Il est vrai que les manifestations du Hirak se déroulent en plein air, mais il y a des situations très dangereuses en matière de risque sanitaire, comme lorsque des dizaines de manifestants tentent de passer à la fois par les passages très étroits que laisse la police sur les trottoirs.

Ou encore lorsque la foule tente de forcer les cordons de CRS. En cas de très forte affluence, il faut jouer des coudes pour se déplacer ou simplement marcher.

À l’impossibilité d’observer la distance d’un mètre, s’ajoute donc comme facteur aggravant le non-port du masque. Des appels ayant été lancés pour marcher de nouveau ce vendredi 26 février à Alger et ailleurs, et des étudiants et de jeunes activistes du Hirak ont pris les devants pour inciter à la vigilance à travers un hashtag déjà largement partagé : «Le Hirak est conscient. Je suis une citoyenne algérienne consciente, je porterai un masque pendant les marches. Je suis un citoyen algérien conscient, je porterai un masque pendant les marches. »

Hier mercredi, le Pr Mohamed Belhocine, éminent épidémiologiste et membre du comité scientifique chargé du suivi de la pandémie de coronavirus, a mis en garde contre la « super-propagation » du Covid-19 en Algérie.
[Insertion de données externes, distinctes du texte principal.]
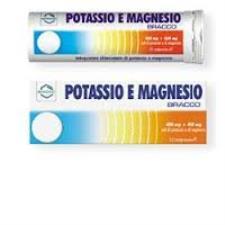 BRACCO POTASSIO E MAGNESIO - 12 COMPRESSE EFFERVESCENTI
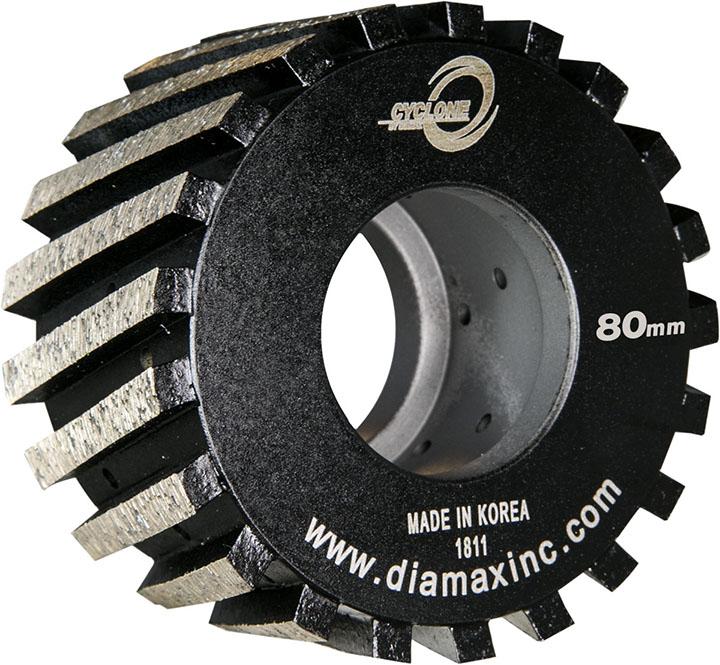Cyclone CNC Z Wheel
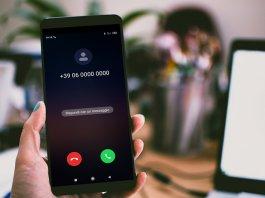 Come rilsalire al proprietario di un numero cellulare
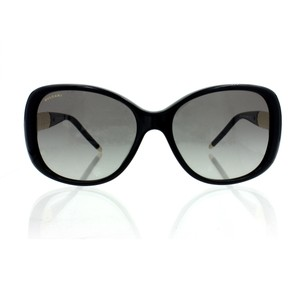BVLGARI Bulgari Serpenti Black Gold and White Women's Sunglasses 8114A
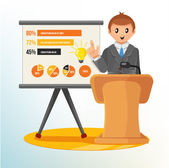 Businessman Making a Presentation. Vector Illustration — Stock Vector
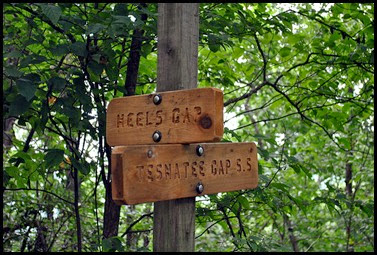 06 - AT Trail Signs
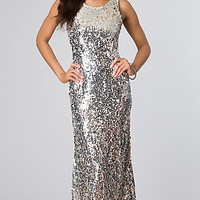 Sleeveless Silver Sequin Gown for Prom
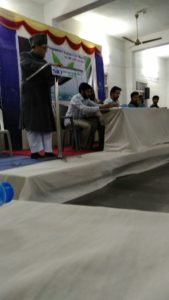 Ameere Halqa Jb. Hamed Mohammed Khan sb. addressing in policy program explanation meet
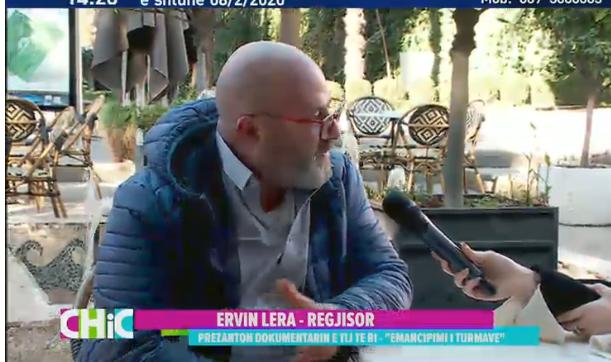 Ervin Lera
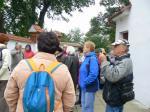 Setkávání seniorů - návštěva z Rousínova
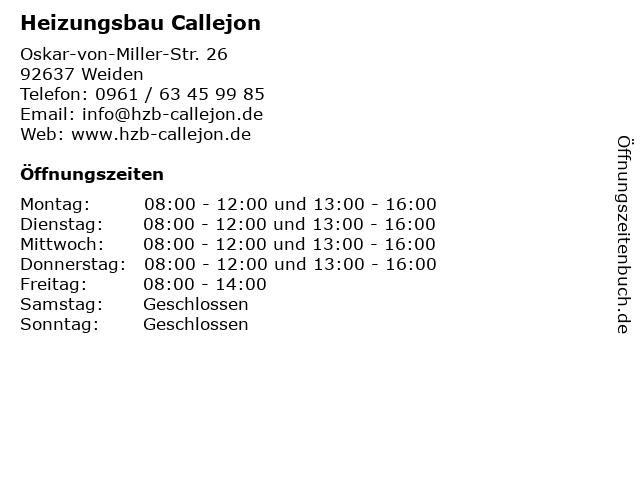 Heizungsbau Callejon in Weiden: Adresse und Öffnungszeiten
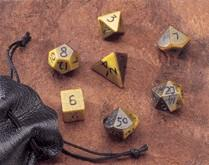 Dwarven Stone Dice: 14mm Tiger Eye Polyhedral 7-Die Set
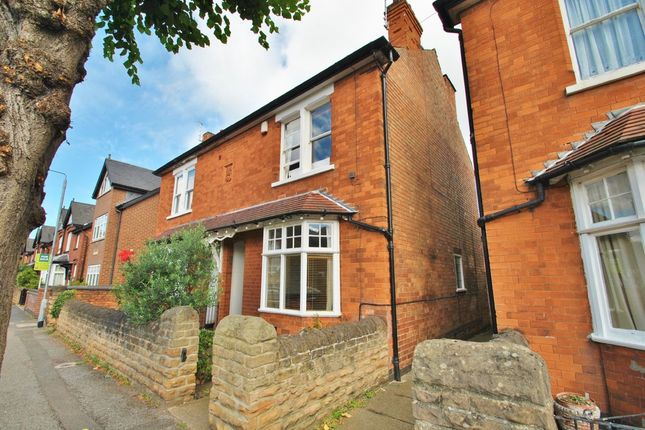 Thumbnail Semi-detached house to rent in Carnarvon Road, West Bridgford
Il a lancé un appel « fraternel » aux citoyens à respecter strictement le port du masque lors des manifestations.

« Honnêtement, ça crée toutes les conditions de super-propagation »

« J’ai vu des rassemblements dans différentes villes ces derniers jours et j’ai surtout vu très peu de gens porter le masque lors de ces rassemblements », a-t-il constaté.

« Honnêtement, ça crée toutes les conditions de super-propagation, un évènement où beaucoup de gens sont rassemblés sans être protégés tout en parlant et criant fort, car il faut se rappeler que c’est un virus qui est d’abord à transmission aérienne », a souligné le professeur Belhocine dans un entretien à TSA.

« Je souhaite vivement que nous ne payions pas ces comportements par une flambée épidémique importante dans les jours ou semaines qui viennent. J’en appelle véritablement à la vigilance et à l’observation par nos citoyens du port du masque et à un minimum de respect de la distanciation physique. C’est très important », plaide le professeur Mohamed Belhocine.

Sur les réseaux sociaux, les réactions sont positives et le message semble bien reçu par tous. Le pacifisme du Hirak c’est aussi se protéger et protéger les autres, manifestants ou policiers.